I read a few passages to her from the book when she was in the final stages of her life. Frank held her hand. Whether she registered any of this or not, we don’t know. But Frank and I were there when she passed. She was born in Cheribon on Java on 11 August 1925. I imagine her early years must have been quite idyllic. She told tales of monkeys raiding family picnics, playing high jinks with the local children, convivial gatherings on the veranda, learning to cook Indonesian food with the house-keeper, and the sound of cicadas as she drifted off to sleep. But things changed dramatically for her and her family when the Japanese invaded the island in March 1942. Some of you have read the article about her years in the internment camps in Java during WWII which I published on my blog on her 90th birthday. Her life was truly a story of survival against the odds. Returning to the Netherlands after the war, she and her husband had to build up their lives from nothing.

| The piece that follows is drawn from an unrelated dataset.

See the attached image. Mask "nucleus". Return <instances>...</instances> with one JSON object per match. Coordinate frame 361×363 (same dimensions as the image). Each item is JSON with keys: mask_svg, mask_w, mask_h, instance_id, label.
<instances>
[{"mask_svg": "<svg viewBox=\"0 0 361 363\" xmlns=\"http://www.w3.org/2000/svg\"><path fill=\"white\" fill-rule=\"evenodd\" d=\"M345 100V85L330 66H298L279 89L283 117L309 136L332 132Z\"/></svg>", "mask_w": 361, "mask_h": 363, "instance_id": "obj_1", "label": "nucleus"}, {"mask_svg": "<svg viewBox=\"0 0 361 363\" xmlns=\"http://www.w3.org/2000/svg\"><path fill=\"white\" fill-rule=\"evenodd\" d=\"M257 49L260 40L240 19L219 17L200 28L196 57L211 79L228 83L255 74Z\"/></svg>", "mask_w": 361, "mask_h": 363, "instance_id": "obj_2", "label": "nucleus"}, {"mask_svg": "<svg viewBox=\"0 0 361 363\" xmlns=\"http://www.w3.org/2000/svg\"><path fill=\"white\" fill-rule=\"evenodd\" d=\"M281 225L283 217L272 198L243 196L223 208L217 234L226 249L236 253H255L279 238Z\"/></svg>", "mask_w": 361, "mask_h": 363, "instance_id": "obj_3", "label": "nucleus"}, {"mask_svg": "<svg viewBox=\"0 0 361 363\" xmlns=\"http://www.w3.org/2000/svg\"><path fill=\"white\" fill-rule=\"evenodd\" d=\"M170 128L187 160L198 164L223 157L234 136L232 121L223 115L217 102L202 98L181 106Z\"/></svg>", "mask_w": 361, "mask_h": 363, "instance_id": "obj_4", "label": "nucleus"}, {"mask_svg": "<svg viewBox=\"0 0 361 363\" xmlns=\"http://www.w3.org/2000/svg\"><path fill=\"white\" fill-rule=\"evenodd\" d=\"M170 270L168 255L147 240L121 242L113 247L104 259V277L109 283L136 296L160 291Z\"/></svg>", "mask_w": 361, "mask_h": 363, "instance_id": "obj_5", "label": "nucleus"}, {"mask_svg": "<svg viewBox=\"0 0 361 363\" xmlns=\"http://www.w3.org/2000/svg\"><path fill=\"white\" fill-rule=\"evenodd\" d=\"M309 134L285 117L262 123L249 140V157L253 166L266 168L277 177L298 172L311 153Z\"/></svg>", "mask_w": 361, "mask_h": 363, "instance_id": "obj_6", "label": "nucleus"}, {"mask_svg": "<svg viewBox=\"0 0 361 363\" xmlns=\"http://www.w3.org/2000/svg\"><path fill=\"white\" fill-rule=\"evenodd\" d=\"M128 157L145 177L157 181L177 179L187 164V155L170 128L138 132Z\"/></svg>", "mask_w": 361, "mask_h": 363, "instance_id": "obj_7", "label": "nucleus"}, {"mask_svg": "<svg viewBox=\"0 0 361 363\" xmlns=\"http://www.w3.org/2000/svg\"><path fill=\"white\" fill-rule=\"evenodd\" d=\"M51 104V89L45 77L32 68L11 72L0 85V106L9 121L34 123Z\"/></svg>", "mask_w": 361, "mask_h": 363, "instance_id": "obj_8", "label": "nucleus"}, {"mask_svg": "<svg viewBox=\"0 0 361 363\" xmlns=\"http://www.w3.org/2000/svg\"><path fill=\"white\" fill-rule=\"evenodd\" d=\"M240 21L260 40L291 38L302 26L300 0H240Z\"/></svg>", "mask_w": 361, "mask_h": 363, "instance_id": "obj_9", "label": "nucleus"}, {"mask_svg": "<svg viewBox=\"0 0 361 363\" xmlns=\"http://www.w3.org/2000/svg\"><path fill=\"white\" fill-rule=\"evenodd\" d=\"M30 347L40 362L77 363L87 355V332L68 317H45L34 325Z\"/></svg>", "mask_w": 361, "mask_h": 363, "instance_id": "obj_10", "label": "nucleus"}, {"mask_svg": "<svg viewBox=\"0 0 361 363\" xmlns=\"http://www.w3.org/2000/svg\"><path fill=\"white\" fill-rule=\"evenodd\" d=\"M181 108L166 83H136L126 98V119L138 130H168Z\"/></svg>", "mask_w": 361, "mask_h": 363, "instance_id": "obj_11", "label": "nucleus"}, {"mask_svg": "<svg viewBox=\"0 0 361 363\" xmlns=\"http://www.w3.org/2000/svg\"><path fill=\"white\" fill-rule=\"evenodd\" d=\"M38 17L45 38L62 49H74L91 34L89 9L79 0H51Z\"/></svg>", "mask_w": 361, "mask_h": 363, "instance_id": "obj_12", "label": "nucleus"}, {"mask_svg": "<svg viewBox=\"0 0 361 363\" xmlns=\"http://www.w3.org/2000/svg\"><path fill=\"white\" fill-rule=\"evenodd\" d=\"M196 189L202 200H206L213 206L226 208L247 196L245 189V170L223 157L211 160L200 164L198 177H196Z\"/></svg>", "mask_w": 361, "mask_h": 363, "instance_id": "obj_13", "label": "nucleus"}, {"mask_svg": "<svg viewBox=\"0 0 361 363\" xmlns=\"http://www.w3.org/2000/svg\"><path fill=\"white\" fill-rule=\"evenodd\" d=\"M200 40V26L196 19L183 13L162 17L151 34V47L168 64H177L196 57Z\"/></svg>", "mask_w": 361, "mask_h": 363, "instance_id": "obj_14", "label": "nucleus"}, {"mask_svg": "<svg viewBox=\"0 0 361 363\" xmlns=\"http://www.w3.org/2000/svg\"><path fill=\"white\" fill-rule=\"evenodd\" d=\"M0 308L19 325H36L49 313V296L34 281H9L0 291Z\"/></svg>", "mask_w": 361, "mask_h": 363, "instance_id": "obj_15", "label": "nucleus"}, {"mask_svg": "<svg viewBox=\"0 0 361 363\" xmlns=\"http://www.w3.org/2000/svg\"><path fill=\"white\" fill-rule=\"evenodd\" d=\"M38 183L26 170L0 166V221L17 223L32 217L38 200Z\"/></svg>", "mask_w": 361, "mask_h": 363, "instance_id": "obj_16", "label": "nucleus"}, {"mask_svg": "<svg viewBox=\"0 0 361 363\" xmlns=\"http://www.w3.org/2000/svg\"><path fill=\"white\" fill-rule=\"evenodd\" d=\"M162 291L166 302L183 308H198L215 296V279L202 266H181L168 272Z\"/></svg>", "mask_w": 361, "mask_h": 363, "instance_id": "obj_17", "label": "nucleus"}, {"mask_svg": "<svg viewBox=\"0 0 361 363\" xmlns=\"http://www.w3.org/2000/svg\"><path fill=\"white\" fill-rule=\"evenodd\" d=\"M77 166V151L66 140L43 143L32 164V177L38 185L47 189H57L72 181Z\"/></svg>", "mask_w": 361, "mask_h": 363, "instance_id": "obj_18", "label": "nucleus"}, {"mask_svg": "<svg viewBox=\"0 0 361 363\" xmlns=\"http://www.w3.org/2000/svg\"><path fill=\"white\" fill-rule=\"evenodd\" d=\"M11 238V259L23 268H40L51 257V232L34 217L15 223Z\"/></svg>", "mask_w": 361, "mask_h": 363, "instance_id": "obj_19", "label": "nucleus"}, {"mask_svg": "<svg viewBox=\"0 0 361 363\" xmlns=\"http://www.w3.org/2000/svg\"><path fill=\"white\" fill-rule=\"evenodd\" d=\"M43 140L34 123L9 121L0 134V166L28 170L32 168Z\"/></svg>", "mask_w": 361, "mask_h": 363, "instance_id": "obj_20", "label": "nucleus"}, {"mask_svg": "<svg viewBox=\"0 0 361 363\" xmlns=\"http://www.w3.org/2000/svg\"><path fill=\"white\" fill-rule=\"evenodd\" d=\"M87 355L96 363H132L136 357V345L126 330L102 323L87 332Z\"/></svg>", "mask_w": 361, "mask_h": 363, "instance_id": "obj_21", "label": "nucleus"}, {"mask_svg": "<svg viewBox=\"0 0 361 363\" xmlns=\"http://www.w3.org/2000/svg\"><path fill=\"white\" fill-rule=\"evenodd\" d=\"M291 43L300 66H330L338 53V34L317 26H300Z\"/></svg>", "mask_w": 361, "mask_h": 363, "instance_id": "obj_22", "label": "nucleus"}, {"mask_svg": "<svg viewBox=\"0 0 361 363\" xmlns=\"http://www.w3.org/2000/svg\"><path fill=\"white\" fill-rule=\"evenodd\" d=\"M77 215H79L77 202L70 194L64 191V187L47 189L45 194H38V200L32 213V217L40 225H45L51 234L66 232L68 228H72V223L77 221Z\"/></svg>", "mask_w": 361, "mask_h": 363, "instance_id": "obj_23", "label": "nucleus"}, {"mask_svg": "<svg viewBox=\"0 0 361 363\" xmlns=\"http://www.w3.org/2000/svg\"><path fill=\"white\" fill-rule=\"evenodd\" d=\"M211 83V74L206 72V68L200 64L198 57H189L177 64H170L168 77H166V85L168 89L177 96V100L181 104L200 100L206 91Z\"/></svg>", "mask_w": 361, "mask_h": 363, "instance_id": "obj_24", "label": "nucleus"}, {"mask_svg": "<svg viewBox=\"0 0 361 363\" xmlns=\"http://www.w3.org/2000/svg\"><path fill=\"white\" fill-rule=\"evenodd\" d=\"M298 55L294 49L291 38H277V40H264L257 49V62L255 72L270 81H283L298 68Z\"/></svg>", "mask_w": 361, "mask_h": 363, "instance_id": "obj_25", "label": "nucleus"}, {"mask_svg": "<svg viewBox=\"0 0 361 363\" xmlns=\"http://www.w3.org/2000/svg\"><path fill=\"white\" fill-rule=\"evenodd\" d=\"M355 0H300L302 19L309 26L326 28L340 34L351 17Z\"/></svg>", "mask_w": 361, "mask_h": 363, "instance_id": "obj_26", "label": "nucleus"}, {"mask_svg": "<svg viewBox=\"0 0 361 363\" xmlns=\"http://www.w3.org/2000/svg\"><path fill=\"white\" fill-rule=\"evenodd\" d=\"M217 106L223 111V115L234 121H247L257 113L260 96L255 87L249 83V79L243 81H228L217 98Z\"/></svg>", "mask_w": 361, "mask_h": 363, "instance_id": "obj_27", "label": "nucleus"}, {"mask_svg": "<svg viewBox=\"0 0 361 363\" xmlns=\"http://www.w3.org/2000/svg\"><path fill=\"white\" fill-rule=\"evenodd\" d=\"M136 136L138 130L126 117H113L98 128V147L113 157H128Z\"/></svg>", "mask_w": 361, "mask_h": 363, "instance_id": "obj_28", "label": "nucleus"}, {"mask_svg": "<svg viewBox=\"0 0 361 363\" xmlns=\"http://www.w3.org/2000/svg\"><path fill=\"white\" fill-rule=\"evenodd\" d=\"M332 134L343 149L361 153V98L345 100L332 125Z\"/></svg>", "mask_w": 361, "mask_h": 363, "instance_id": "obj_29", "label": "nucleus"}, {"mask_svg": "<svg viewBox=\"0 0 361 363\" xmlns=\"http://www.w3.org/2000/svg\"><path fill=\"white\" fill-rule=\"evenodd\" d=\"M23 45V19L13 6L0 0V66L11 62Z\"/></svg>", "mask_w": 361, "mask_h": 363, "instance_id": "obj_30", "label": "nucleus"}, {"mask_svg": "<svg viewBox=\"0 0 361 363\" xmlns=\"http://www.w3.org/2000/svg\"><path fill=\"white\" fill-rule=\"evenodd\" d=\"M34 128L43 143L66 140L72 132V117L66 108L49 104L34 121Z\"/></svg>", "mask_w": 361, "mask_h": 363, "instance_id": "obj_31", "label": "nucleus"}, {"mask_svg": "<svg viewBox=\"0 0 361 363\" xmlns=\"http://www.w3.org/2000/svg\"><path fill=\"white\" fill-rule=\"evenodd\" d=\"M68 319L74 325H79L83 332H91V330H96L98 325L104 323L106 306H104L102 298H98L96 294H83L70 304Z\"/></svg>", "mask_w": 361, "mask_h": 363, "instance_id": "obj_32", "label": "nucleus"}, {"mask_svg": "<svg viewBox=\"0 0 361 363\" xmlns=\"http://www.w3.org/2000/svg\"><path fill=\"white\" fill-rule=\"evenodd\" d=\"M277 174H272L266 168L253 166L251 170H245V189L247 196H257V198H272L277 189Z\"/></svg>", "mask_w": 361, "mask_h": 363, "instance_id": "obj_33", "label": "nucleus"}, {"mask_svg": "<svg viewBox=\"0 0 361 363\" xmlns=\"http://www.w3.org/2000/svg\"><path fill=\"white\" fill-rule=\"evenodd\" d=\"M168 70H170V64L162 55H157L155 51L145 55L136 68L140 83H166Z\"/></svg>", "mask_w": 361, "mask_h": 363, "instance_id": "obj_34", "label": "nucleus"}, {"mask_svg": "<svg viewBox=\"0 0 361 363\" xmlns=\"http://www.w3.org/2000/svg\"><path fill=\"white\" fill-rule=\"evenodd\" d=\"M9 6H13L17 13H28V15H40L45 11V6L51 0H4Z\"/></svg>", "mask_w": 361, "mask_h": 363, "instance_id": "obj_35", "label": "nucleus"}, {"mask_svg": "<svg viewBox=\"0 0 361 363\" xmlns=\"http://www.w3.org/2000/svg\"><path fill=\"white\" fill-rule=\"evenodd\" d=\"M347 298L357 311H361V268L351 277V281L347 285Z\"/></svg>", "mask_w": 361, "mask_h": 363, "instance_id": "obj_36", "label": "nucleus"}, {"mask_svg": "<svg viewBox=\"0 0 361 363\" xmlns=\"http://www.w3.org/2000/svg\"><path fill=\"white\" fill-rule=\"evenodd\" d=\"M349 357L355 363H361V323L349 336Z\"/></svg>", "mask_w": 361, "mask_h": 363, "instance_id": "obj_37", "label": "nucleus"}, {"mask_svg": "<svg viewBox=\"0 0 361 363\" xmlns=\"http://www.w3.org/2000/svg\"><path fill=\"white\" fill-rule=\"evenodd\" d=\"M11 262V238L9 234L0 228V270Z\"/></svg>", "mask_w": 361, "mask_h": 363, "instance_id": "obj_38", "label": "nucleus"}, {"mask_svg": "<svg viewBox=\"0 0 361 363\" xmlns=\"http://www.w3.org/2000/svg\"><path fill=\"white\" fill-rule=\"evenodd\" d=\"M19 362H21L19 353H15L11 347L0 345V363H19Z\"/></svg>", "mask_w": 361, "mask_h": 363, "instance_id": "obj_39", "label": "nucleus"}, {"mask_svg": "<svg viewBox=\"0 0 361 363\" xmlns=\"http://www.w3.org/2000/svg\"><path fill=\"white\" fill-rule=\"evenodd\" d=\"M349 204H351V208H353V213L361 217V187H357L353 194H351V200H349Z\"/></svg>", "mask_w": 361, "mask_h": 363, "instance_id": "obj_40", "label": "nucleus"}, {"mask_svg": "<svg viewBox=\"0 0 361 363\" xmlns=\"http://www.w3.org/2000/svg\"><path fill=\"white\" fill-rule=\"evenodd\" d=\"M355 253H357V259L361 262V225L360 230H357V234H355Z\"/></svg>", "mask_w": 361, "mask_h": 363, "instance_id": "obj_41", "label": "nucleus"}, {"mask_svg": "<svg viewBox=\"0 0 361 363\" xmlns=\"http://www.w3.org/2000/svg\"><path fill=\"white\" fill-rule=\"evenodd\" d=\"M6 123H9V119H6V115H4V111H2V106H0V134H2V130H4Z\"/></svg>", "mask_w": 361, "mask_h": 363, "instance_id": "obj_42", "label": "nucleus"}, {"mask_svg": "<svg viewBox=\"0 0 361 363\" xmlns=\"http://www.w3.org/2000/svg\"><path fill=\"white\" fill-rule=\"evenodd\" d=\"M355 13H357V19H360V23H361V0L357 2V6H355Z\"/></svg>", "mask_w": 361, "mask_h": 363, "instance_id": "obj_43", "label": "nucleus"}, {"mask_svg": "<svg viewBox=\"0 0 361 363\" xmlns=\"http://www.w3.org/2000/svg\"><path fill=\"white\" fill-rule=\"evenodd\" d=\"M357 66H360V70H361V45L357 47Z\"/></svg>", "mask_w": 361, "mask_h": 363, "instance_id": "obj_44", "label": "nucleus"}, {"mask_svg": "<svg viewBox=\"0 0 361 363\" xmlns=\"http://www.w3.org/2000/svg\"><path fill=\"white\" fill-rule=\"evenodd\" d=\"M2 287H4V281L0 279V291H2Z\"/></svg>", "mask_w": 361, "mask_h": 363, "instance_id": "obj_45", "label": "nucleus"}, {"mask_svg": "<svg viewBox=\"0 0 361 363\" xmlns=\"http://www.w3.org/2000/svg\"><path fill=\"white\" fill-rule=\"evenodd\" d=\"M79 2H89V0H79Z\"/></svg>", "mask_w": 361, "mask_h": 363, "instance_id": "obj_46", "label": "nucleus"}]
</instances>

She was always a faithful follower of my blog and it moved me to see the Prisma English/Dutch dictionary on her desk next to her computer so that she could read and understand my blog posts or stories. It’s difficult to believe that she won’t be reading these words. I am sad that she didn’t get to hear some of my stories which I have now translated into Dutch and even had one recorded for Youtube TV. I’m sure she would have enjoyed this one on Thuisbuis (lockdown TV) about Koko, the heroic dachshund who chases a thief into the woods.
Farewell, dear Dee. You live on in our hearts.